In clinical studies there was no reported case of ochronosis. In total, 9,632 patients were included in the evaluation (a study with a questionable number of 10,000 patients was excluded), generally with exposures ranging from 1 to 12 months. 982 patients were exposed to 2% HQ. In the total group of 7,267 patients exposed to 3-5% HQ, 6,0615 were exposed to 4% HQ, and 65 to at least 5% HQ (total numbers including the questionable study).

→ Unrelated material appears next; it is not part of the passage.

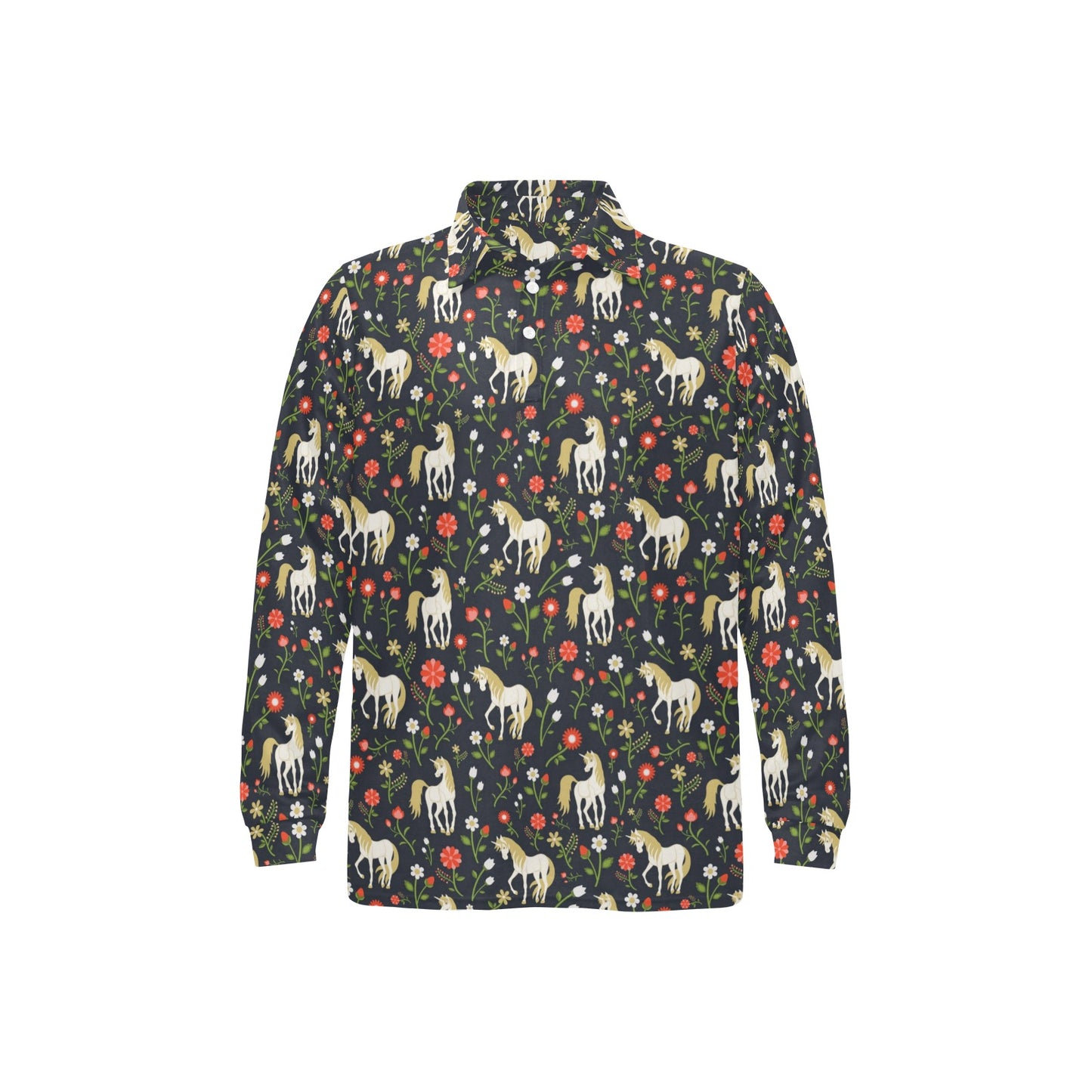 Unicorn Print Design LKS301 Long Sleeve Polo Shirt For Men's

Worldwide, 789 cases of ochronosis had been reported up to 2006. Only 22 were from the United States and 756 from Africa. Of the 756 African cases, 503 were biopsy proven, and 253 are based on clinical impression, which could be subject of overdiagnosis. Of the total 789 cases, 652 fail to specify the concentration of HQ used. In 116 cases, 1-2% HQ was used, in the remaining 22 cases, the HQ concentration was at least 3%. The duration of the vast majority of cases was on the order of years, if specified at all.

Especially in the African cases, information on the used HQ containing bleaching creams and on frequency and duration of application is not available. Presumably, there exists a practice of excessive, unsupervised and uncontrolled use of skin bleaching formulations with high concentrations of HQ in Africa. Additionally, skin bleaching formulations in Africa often contain skin penetration enhancing vehicles in combination with high concentrations of HQ and other ingredients, such as phenol and resorcinol, that are known to cause exogenous ochronosis. Additionally, diagnosis may be confounded by the relative high use of antimalarials which also induce ochronosis. Antimalarial use was not examined and documented in the African case reports as well as concomitant exposure to phenol or resorcinol.

In the United States, only 22 cases were reported during the period from 1983-2006, amounting to a single case per year. 21 cases were associated with the use of 1-2% HQ, a single case resulted from use of 4% HQ. The duration of use was typically on the order of years, with the exception of two cases with 3-month exposures to 2 and 4% HQ. It has been estimated that 10 million to 15 million tubes of skin lightening formulations containing HQ are sold annually in the U.S. resulting in a low rate of one case per 10 million tubes sold.

Based on reliable data from clinical studies and cases reported in the United States of America, the appearance of exogenous ochronisis due to topical use of HQ-containing formuations for bleaching skin is a rare event, with one reported case per year and per 10 million tubes of skin bleaching products sold. The more frequent reporting of cases of ochronosis in Africa after use of skin bleaching products is highly confounded by insufficient diagnosis, excessive, unsupervised use of high concentrations of HQ, and co-exposure to other agents known to induce ochronosis as phenol, resorcinol, and antimalarials.